I'm making an assumption that this does occur, so I'm also interested to know if it hasn't happened to you and you struggle with it.


----------



## Schroeder (Aug 20, 2012)

If you are anything like me, seeing blood has never been a problem in the first place. 

Of the people I do know in EMS, none of them have ever had a problem seeing blood. 
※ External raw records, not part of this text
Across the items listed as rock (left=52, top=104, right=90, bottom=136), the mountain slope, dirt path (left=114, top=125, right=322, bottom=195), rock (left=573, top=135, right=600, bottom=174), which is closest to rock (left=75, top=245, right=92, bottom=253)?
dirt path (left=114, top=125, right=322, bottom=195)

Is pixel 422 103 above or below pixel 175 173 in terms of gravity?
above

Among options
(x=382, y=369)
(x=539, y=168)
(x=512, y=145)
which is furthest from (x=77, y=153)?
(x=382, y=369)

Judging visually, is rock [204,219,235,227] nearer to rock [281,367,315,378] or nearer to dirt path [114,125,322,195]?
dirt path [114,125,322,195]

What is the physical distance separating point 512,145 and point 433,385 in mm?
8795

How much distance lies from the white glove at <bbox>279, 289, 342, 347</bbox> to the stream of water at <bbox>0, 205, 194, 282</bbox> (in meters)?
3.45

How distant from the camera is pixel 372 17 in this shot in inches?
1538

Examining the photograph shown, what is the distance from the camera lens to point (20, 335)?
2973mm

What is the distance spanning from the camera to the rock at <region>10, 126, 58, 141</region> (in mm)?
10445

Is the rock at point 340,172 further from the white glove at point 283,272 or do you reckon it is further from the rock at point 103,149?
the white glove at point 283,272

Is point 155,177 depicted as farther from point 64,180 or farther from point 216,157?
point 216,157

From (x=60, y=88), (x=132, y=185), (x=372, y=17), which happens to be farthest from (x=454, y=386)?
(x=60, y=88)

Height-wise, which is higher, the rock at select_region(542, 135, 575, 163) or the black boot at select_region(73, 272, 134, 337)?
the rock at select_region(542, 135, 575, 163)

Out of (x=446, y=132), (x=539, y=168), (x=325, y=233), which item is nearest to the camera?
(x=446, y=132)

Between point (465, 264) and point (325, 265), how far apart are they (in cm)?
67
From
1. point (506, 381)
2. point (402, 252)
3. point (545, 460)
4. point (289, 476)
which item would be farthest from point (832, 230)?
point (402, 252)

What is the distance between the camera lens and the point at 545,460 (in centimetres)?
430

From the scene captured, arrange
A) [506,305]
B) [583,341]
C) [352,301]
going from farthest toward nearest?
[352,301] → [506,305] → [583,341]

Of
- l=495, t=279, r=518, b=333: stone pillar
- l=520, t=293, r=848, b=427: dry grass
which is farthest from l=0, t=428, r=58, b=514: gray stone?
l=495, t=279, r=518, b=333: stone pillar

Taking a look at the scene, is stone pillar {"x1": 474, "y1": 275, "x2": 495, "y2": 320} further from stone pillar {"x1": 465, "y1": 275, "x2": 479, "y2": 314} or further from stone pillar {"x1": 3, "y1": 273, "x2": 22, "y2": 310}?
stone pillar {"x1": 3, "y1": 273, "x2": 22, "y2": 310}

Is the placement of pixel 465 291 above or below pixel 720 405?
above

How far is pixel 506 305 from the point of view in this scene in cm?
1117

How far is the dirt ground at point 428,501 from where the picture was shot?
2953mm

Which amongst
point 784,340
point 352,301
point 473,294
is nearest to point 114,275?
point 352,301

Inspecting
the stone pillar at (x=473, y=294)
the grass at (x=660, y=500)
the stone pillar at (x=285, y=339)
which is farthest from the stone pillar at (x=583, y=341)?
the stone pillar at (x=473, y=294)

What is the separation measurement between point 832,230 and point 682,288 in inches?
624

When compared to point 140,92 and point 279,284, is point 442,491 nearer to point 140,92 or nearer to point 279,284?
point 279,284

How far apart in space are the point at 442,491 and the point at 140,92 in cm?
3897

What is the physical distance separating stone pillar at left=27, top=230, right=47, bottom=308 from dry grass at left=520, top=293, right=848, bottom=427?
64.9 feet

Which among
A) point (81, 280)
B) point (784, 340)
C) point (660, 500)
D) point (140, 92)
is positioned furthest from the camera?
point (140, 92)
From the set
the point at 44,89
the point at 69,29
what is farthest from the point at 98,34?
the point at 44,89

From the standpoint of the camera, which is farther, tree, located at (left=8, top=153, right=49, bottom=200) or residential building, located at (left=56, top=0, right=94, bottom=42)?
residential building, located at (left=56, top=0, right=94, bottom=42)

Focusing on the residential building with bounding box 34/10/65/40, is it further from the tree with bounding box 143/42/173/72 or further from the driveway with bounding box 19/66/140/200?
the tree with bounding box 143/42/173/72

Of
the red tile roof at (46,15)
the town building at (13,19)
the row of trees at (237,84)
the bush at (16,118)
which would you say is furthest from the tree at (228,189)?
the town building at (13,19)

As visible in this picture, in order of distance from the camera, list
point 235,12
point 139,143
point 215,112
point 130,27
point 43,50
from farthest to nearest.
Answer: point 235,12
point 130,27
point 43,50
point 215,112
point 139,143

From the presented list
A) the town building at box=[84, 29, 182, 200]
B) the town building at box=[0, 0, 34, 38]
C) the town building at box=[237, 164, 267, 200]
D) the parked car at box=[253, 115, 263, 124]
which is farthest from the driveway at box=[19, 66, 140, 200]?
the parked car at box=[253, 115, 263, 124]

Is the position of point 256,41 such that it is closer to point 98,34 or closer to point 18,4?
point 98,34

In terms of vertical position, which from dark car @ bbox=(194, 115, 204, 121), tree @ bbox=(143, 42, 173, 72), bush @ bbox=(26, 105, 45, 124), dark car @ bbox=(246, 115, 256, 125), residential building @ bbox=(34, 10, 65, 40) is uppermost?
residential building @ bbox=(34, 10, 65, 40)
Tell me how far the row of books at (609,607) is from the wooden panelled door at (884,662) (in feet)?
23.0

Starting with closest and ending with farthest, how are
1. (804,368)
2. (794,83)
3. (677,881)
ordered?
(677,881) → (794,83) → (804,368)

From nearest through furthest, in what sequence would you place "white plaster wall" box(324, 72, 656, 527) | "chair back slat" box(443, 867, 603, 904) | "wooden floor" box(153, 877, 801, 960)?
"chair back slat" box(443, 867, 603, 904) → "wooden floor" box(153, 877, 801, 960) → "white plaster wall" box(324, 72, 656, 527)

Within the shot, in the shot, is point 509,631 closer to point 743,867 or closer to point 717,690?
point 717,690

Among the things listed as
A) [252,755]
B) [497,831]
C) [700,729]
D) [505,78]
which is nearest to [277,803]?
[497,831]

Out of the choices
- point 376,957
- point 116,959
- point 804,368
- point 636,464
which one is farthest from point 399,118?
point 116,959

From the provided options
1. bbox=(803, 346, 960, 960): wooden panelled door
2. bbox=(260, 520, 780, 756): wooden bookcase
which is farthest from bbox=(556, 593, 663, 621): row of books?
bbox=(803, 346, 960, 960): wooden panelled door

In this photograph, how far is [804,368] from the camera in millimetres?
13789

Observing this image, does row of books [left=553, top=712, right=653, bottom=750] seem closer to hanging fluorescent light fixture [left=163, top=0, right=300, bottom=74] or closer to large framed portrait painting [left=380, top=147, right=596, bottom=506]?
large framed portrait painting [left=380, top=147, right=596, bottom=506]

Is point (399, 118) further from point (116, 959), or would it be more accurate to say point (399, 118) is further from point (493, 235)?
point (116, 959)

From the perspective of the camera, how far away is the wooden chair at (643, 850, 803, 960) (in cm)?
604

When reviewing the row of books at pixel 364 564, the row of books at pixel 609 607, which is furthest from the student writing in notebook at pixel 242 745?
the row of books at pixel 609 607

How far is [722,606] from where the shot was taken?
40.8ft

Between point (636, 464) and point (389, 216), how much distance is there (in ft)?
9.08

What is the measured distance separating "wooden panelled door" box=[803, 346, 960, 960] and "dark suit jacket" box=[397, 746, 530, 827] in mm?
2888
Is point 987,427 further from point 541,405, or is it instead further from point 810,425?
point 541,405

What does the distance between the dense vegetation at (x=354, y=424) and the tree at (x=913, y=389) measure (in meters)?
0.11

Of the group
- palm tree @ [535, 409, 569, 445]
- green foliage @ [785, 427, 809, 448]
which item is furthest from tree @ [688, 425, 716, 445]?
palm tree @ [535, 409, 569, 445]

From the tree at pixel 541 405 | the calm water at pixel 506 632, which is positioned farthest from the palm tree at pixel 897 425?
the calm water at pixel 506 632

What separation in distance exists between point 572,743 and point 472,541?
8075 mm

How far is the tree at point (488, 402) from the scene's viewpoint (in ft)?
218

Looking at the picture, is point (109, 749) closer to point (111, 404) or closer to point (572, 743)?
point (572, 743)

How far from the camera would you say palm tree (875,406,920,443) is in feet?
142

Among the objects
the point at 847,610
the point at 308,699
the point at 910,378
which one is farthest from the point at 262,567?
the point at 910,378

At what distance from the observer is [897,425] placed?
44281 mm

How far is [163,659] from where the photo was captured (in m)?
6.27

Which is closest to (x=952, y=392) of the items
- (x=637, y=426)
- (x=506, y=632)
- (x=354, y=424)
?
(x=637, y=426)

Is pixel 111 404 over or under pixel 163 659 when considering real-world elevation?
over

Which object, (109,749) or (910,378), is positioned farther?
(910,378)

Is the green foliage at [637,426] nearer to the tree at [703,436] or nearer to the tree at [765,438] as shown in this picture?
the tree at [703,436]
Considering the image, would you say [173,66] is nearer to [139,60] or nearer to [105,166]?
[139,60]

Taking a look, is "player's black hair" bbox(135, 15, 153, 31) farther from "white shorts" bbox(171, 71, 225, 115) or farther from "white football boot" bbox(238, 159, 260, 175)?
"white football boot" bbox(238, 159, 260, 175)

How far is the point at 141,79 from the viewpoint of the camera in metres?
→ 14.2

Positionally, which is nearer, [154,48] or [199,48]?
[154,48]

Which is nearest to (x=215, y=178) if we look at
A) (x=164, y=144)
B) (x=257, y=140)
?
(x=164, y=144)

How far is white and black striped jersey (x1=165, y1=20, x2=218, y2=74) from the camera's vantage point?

Kinda comes with the territory if you ask me.


----------



## lateralligator (Aug 20, 2012)

Right, I know it does come with the territory. You sound like you've had no issues and I'm curious whether that's the case with most in EMS from the get-go, or whether the casualness develops over time.


----------



## Doczilla (Aug 20, 2012)

When you see lots of blood, chances are you'll be wondering where its coming from, and bot going "eww, icky!"


----------



## NYMedic828 (Aug 20, 2012)

Schroeder said:


> If you are anything like me, seeing blood has never been a problem in the first place.
> 
> Of the people I do know in EMS, none of them have ever had a problem seeing blood.
> 
> Kinda comes with the territory if you ask me.



Same.


----------



## Anonymous (Aug 20, 2012)

blood does not bother me any more or any less than any other body fluid. it bothers me from a stand point of possibly being pathogenic but not from a OMG blood stand point.


----------



## STXmedic (Aug 20, 2012)

Doczilla said:


> When you see lots of blood, chances are you'll be wondering where its coming from, and bot going "eww, icky!"



This.

I've never had a problem, nor do I know anybody that has made it known they have a problem. I know many people that have issues with smells, or vomit, or feces, or truly traumatic and mangling injuries, or starting IVs (that one seems to go away quickly); but none just from the sight of blood. Not saying they aren't out there; just that I can't help you too much


----------



## NomadicMedic (Aug 20, 2012)

I’ve heard this lot from new EMTs and I think you're concerned about the "ick factor"... Not so much blood in general, but the fact that you may be seeing mangled limbs and people who've been turned into hamburger by machinery or motor vehicle wrecks.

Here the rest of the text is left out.